Because of our awesomenosity our group even got to leave early with the glow of victory fresh on our faces.

Well the next class one of the smart boys came and gave us cookies with a bow on top to congratulate us for doing so well……

yah, I felt like the biggest shmutz

…..but even though my head was hung in shame I was still able to consume a good amount of victory cookies.

Sunday, February 28, 2010

Lousy No Good Nit-Pickers!

In the lunch room the athletes are always complaining about the food,

“Why does my meat have scales?”

“This isn’t supposed to be grey.”

“Last time I ate this I threw up.”

Blah blah blah blah BLAH!

I don’t know what their problem is. I simply step up and say. “I’ll take the brown stuff topped with the lumpy red sauce and the brownie …o it’s a roll?….ahh what the heck I’ll take that too.

I mean it’s not like the athletes are actually chewing it anyway; they’re really just gorging it down their gullet.

So what difference does it make if it’s a substitute meat product instead of the actual thing?

Thursday, February 11, 2010

Enrique =)

Today I would like to introduce you to my personal Trainer, Enrique.


You may believe that every elliptical is the same, but you my friend are incorrect. Enrique is special and is the only thing that stands between me and the sophomore 20 lbs. Everyday Enrique fights a losing battle to my daily indulges of chocolate, popcorn, m&m's, oreos, little debbie snacks, and ice cream. Now I figured the very least I could do was dedicate a post to him :) So thank you Enrique and I apologize for yelling at you yesterday, you were only trying to help.

Tuesday, February 9, 2010

Ravings of An Innocent Game Worker

Something hilarious happened to me. Do you remember that guy from my work that never showed up for his shift? Well that same guy went to my boss and told her that I was being mean to him *snort*. He said I had rolled my eyes at the death of his girlfriend’s cousin and I had chastised him for his poor financial decisions.

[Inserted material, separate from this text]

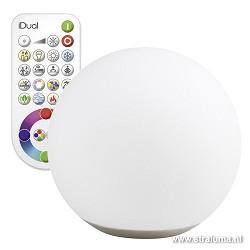 LED bol Dahlia kleuren-afstandsbediening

This takes me back to when I was in second grade and a boy name Val tattled on me for calling him four-eyes. In my defense he wore glasses and he was a BOY named VAL. He should have just had a sign that said ‘make fun of me’ on it. Anyhoo that was the last time I’ve been tattled on until this moment.

But what’s really hilarious about this situation is nothing he said was true! I have barely said two words to this guy and neither of those words included an eye-roll. Luckily my boss has known me for longer and knew that I would never be mean to someone …….unless they really deserve it.

Friday, February 5, 2010

Physics (booooooooooooooo)

I hate physics, I can’t bear physics, physics is insufferable, I loathe physics, I detest Physics, I abhor physics.

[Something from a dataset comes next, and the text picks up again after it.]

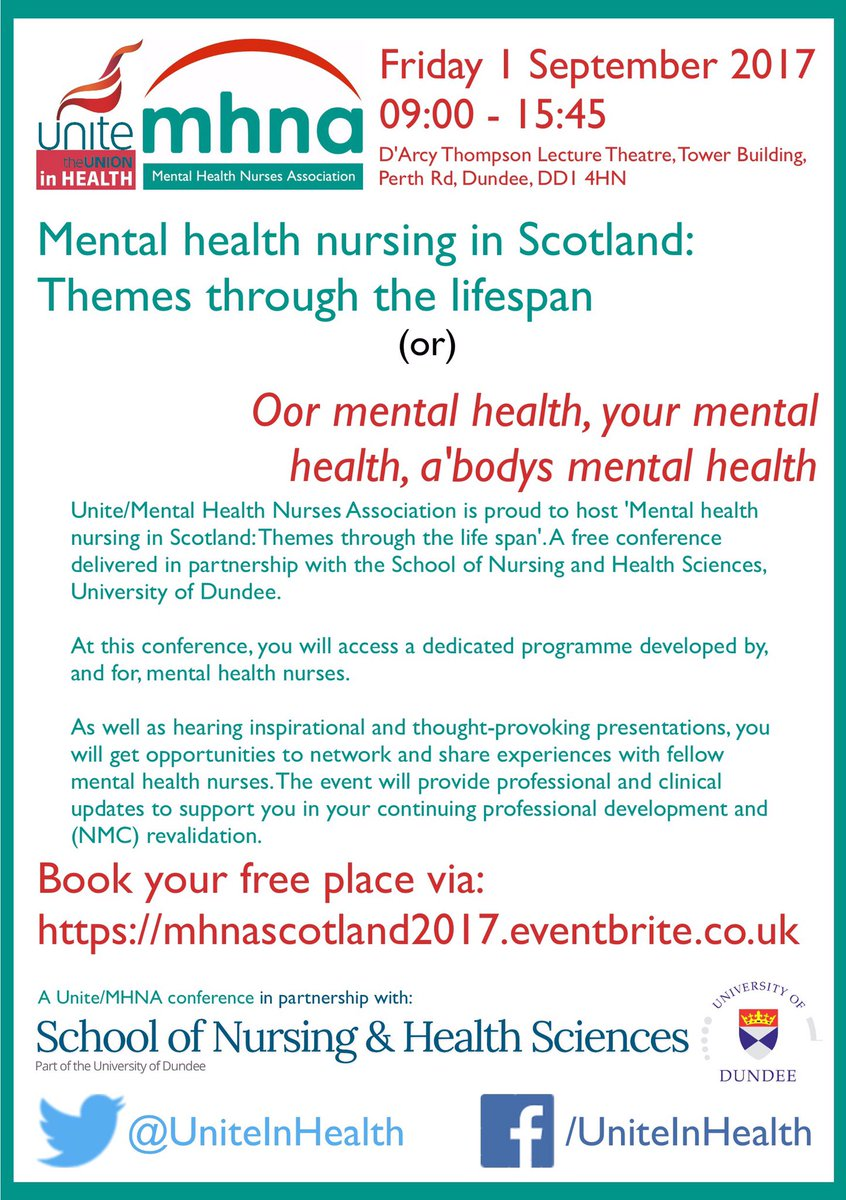 Unite Mhna On Twitter If Youre A Mental Health Nurse Or Mental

If physics were a person I would squeeze lemon juice in its eyes and kick it really hard.

FYI: Indian accents arn't so cute when they belong to a Physics teacher who you can't understand!!!

Wednesday, February 3, 2010

Ravings of a Game Room Worker

Last week I was working my shift in the game room and I was supposed to end at 7. At 7:15 I realized that my replacement had bailed. Now this should not be too shocking since he showed up late the week before because his girlfriend’s sister died (or so he says).

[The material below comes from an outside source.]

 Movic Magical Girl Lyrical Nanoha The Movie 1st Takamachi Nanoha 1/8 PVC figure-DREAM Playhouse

But what really gets me is he came in at 6 during my shift to check when his shift started. Which makes me wonder why he did not just inform me then that he was going to be an irresponsible jerk who intended to leave me in the game room till 9:00 still trying to find a replacement?
I mean really how hard would it have been to say,

“Excuse me Lora, I’m just a stupid negligent boy who had decided to waste your time through my immature actions.”

To which I would have responded in saying,

“Sweet, now I will engage in calling my family and friends and telling them in advance why I do not like you.”

See I can totally be civilized; all you have to do is tell me in advance when you're going to ruin my night.

Anyhoo I guess I just have to be thankful that I got more money to put towards Europe!!!